Collected data entries:
========

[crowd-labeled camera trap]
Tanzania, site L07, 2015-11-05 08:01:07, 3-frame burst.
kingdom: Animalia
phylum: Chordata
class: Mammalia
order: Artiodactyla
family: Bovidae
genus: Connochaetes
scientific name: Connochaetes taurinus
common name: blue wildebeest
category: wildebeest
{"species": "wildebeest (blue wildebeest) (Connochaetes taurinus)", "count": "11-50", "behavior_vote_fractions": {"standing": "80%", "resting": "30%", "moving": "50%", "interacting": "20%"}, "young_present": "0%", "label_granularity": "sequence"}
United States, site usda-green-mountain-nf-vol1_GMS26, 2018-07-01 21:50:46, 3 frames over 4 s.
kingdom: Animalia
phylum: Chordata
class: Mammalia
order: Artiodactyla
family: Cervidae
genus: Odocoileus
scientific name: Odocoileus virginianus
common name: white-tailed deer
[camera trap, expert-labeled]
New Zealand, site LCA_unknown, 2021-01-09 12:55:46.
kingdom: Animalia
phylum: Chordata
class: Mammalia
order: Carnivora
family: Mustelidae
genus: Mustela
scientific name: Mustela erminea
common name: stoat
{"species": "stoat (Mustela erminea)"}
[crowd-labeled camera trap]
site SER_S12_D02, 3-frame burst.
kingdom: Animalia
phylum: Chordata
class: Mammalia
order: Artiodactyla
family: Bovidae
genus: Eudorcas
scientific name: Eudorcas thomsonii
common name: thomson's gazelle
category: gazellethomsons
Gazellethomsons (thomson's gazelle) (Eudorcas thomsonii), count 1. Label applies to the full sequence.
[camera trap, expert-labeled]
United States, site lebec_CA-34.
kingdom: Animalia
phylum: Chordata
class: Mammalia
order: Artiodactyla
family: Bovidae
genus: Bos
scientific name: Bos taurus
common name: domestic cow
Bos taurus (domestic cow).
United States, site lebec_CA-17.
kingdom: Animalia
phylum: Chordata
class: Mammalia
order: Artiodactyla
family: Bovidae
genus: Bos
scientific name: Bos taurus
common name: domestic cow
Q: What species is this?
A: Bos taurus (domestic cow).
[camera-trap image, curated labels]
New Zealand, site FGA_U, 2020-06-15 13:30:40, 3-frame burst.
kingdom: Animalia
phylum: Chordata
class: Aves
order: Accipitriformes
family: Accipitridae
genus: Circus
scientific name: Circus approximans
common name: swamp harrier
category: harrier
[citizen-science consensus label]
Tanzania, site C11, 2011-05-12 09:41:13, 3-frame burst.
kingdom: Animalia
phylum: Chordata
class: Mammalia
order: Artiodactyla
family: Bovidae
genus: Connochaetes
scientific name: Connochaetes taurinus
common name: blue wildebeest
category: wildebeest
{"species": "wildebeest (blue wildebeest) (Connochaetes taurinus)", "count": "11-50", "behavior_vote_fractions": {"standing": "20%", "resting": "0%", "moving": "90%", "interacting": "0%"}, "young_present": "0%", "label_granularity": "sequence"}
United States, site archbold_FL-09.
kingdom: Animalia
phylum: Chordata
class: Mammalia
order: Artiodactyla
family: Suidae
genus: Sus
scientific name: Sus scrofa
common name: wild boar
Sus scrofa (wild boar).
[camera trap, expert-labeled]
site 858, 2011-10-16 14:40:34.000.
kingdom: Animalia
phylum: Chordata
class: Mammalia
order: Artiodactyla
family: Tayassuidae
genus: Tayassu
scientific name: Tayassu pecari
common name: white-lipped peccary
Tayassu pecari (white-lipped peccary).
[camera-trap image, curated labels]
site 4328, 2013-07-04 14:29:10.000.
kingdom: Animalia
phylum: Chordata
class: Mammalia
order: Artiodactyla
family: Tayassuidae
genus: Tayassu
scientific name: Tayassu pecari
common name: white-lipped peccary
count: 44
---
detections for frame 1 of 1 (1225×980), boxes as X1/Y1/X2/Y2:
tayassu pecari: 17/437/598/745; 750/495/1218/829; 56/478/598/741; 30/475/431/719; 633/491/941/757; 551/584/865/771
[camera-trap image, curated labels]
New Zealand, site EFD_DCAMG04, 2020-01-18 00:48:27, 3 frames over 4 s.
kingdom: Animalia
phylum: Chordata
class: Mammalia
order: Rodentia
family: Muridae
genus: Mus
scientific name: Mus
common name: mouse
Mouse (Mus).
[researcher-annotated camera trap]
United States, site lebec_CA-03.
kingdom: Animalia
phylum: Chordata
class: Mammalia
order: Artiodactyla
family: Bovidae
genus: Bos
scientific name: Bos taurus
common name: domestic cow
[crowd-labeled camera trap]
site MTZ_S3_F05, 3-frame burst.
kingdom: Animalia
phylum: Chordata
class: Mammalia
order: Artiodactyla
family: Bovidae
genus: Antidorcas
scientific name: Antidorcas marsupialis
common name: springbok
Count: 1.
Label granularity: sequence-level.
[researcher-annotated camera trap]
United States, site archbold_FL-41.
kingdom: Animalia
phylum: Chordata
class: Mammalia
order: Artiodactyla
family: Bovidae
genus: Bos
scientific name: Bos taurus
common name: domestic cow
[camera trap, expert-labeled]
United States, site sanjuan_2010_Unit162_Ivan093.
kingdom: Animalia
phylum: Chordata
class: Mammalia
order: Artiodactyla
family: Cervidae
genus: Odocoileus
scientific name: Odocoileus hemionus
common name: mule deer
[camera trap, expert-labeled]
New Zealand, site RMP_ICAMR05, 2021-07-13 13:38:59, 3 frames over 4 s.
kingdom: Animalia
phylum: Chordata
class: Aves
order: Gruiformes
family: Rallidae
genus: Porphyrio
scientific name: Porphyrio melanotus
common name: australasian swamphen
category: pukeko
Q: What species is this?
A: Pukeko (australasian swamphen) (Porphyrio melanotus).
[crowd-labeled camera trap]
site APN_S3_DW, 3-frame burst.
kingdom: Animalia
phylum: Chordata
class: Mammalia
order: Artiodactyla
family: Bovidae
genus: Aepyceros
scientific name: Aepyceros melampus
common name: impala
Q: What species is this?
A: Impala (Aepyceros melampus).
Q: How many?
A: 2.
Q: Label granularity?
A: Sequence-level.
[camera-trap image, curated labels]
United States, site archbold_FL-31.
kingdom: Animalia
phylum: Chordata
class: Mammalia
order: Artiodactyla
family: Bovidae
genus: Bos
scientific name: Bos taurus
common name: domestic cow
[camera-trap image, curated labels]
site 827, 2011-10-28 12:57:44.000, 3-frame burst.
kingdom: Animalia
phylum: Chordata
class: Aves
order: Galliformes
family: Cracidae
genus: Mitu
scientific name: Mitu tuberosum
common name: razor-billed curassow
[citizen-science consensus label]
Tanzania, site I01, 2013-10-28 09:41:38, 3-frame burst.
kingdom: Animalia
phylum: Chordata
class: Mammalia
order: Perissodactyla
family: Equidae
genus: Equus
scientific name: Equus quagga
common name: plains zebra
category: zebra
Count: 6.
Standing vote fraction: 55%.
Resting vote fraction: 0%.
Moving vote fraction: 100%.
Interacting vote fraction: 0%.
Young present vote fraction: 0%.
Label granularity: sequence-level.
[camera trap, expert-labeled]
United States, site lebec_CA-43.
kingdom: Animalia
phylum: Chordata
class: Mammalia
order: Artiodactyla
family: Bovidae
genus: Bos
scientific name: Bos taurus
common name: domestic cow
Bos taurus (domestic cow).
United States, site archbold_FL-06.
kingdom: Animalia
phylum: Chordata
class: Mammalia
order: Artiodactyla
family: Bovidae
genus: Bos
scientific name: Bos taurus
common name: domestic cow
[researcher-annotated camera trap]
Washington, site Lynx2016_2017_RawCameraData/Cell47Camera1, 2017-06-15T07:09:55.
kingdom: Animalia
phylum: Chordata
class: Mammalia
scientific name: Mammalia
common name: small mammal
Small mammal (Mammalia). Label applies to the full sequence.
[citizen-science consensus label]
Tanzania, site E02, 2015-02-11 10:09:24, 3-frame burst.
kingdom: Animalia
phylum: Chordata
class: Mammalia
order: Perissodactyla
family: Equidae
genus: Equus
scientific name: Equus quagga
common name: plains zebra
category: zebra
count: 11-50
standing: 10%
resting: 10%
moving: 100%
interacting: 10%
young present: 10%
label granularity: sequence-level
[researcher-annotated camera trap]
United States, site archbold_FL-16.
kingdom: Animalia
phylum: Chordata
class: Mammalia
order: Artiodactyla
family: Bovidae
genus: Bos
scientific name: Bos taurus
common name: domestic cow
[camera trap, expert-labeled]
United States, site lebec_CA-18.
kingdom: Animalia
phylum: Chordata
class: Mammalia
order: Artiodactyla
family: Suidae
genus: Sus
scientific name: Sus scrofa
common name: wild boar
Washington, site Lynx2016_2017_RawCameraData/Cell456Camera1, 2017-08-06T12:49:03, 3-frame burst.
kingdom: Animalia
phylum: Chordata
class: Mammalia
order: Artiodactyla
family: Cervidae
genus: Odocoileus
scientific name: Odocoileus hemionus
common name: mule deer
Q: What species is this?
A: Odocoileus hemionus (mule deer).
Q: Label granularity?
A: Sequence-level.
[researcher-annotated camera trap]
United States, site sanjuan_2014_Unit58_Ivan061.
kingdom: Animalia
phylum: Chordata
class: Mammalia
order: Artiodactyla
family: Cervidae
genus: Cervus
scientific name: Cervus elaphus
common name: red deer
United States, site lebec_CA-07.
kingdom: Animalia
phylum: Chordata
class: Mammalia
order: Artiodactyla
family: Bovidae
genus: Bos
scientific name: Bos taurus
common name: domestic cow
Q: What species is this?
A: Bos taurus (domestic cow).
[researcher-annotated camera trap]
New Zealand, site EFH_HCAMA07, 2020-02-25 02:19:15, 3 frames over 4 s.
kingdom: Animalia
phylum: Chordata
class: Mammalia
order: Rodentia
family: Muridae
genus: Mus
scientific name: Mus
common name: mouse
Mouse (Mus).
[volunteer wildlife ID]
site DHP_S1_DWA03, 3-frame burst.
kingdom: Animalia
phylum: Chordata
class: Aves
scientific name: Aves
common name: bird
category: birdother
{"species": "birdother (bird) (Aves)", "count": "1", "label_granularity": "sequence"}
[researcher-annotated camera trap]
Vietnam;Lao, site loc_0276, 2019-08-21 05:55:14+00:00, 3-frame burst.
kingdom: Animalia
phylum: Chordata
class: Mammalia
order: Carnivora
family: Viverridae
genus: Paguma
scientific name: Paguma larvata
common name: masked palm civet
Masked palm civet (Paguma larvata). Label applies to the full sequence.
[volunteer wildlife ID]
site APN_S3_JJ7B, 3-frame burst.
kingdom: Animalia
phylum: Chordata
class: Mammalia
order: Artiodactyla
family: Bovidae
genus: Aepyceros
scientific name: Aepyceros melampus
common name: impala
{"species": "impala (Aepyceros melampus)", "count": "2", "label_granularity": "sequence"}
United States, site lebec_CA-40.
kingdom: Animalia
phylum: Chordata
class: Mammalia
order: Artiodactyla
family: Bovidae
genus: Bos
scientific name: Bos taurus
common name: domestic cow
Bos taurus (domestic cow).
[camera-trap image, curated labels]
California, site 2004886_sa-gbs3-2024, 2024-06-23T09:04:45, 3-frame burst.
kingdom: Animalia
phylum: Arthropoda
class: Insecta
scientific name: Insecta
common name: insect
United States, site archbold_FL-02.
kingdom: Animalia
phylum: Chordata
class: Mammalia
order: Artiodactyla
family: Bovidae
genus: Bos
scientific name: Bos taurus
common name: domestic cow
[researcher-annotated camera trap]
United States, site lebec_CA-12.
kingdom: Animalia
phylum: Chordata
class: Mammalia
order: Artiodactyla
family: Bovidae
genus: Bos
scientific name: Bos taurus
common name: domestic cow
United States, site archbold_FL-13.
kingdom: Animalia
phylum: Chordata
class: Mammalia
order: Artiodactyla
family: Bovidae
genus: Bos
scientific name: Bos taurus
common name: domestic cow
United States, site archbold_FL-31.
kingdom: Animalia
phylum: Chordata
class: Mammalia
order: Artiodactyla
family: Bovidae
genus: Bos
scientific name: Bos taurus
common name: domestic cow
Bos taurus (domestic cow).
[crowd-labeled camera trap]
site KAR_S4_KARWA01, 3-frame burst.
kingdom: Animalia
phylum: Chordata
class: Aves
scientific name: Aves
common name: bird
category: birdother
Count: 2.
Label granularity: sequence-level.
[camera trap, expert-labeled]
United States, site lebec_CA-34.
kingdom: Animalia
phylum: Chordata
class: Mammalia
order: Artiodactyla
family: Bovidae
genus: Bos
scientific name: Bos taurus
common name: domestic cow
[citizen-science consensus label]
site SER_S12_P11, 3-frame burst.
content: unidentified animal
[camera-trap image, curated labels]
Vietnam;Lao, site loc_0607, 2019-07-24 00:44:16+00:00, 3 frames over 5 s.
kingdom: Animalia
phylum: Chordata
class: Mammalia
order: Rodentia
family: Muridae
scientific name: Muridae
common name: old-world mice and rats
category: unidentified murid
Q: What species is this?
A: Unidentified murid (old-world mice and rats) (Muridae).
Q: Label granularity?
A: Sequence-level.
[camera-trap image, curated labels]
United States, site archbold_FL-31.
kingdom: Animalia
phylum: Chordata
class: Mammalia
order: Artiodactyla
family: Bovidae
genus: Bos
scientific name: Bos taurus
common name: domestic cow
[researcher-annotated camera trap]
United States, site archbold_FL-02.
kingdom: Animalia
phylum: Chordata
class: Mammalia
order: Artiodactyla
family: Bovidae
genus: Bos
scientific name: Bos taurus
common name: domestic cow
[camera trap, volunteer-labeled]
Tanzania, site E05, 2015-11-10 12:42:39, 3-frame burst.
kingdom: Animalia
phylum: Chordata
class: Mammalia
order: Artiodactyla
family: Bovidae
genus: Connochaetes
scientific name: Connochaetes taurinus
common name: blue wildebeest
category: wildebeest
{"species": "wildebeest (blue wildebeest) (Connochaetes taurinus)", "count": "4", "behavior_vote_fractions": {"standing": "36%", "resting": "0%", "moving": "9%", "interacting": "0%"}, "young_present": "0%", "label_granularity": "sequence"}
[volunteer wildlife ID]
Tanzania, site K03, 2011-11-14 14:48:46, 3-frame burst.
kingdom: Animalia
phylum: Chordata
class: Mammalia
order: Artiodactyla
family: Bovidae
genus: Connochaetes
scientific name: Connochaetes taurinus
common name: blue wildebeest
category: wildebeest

========

→ WHAT TO PRODUCE: Copy out the lines of the records above in which the string "melampus" appears.

→ SOLVED PROBLEM:
scientific name: Aepyceros melampus
A: Impala (Aepyceros melampus).
scientific name: Aepyceros melampus
{"species": "impala (Aepyceros melampus)", "count": "2", "label_granularity": "sequence"}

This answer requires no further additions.